Gradually, with all the practice, i improved. Finally, late in the evening Joan asked that I prepare two smoked salmon salads, bring Her cigarettes, and make two rum and Cokes. Of course I did Her bidding, and was shocked when She invited me to sit with Her; the seconds of everything were mine! It was indeed a privilege! It was a rare treat to enjoy a drink and a cigarette with Her; my smoking was usually done outside, not in the presence of the family Matriarch! But i had established a rapport of sorts with Joan; i think She sensed i genuinely adored Her—and i did!

Serving the Women

Having learned the basics, it was time to put my newfound knowledge into practice. Once the drinks are mixed and orders filled, it’s time to serve the Women. The Protocols and my training ensured that i’d get it right!

i was to approach the group, slightly bow in their presence and begin serving. The tray was to be held high until i was in position ready to serve; only then could i lower it, but only to chest height.

The Matriarch is to be served first, no matter where She is seated; if this is the first time serving Her on that particular day, She is accorded a slight bow. Then stoop when serving and, slightly above a whisper, use an honorific courtesy such as “my pleasure, Madame!” Then serve the other Women in order of their rank within the family. Serve drinks to each Woman and quietly announce the drink while doing so—“Rum and Coke, Madame!” Knowing a Woman’s rank, drink preference and the like is obviously important; again we see the necessity of a progressive gentleman’s keeping a journal.

### Extracted material
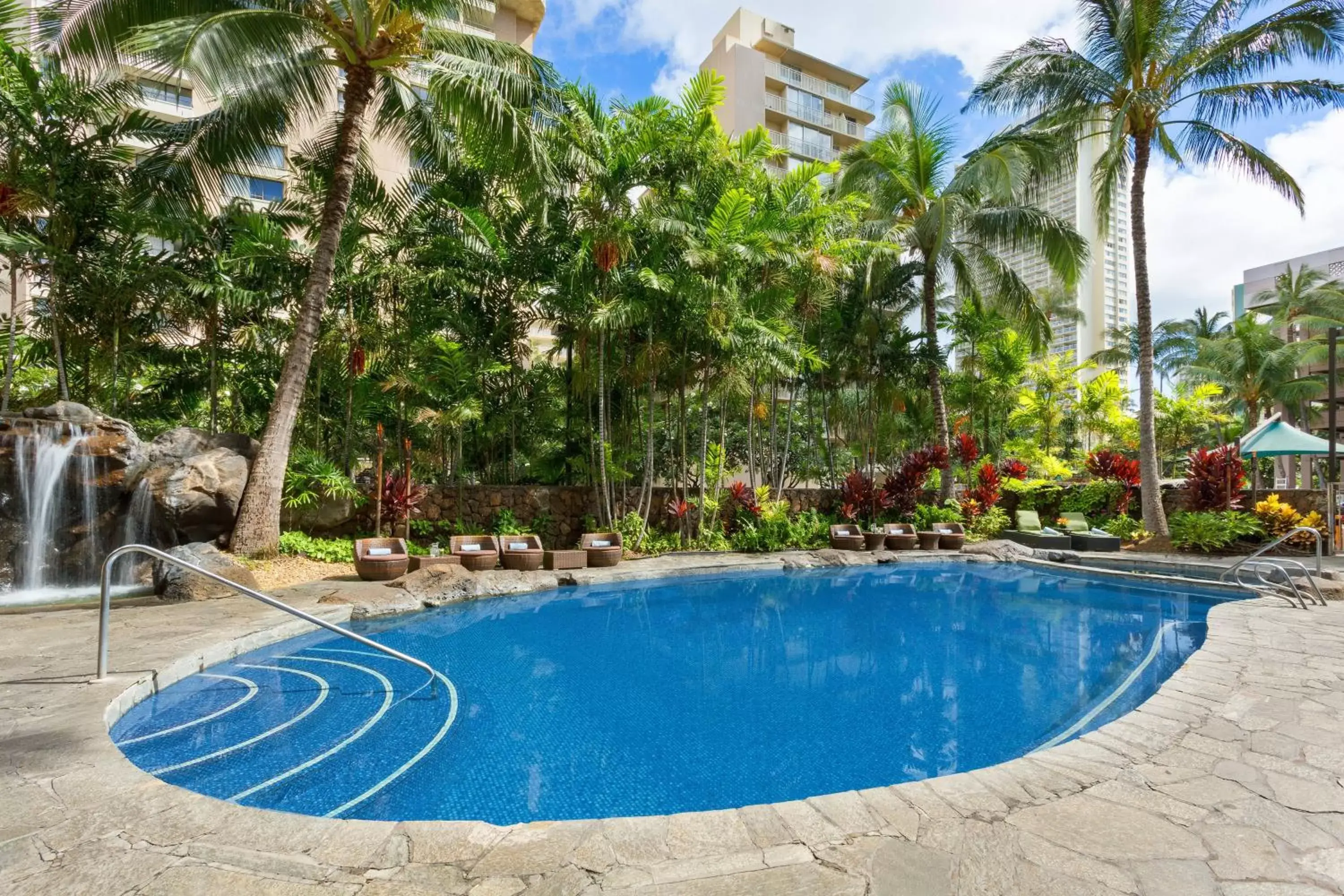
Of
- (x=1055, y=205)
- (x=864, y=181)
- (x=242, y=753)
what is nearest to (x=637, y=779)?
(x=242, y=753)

...

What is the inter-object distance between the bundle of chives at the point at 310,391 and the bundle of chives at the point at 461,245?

### Challenges
1. From the passage about serving the Women, quote the stretch from "Having learned the" through "to chest height.".
2. Pick up the passage about serving the Women after its last sentence and keep writing.

### The results
1.
Having learned the basics, it was time to put my newfound knowledge into practice. Once the drinks are mixed and orders filled, it’s time to serve the Women. The Protocols and my training ensured that i’d get it right!

i was to approach the group, slightly bow in their presence and begin serving. The tray was to be held high until i was in position ready to serve; only then could i lower it, but only to chest height.

2.
Once the Women were served, i was to remove any extraneous items and return to the kitchen; men were not to intrude on the Women’s space! But first, it was my habit to leave a bell on the table for the Women to summon me if anything were needed; we earlier made a post here about this, “I Hear Bells.” While of course i look in on the Women from time to time, the bell allows my periodic visits to be less frequent while still maintaining a high level of service. The bell Protocol makes me more efficient and less intrusive to the Women.

Other Useful Reminders for Serving the Women:

Serve with appropriate decorum: serve from the right, take from the left; serve the Matriarch first, then female guests; men are NEVER served and should be serving, not seated with the Women.

After removing or placing items, the table is always touched up with a linen napkin; the napkin is used only once; I am expected to have napkins on my tray or person at all times; those deep apron pockets are so handy!

In the event of a spill, the Women are to be quickly relocated to another table and served; only then is the cleanup addressed. The Women come first!

Candles

Nancy and Sue love scented candles, and it’s one of the requirements of service to have them available and place them as the Protocols prescribe:

§  Scented candles are to be placed on the table at which the Women are being served. The size of the table dictates how many scented candles are needed; the larger the table, the more candles needed. A small table requires only one candle, a coffee table, two, and a larger table, three. The man serving is required to enter the room once the Women are seated and light the candles. The lighter is brought to the room on his tray.

§  Should a candle burn out, it is to be immediately replaced.

§  After the Women leave, candles are to be extinguished and discarded. Candles are not to be reused.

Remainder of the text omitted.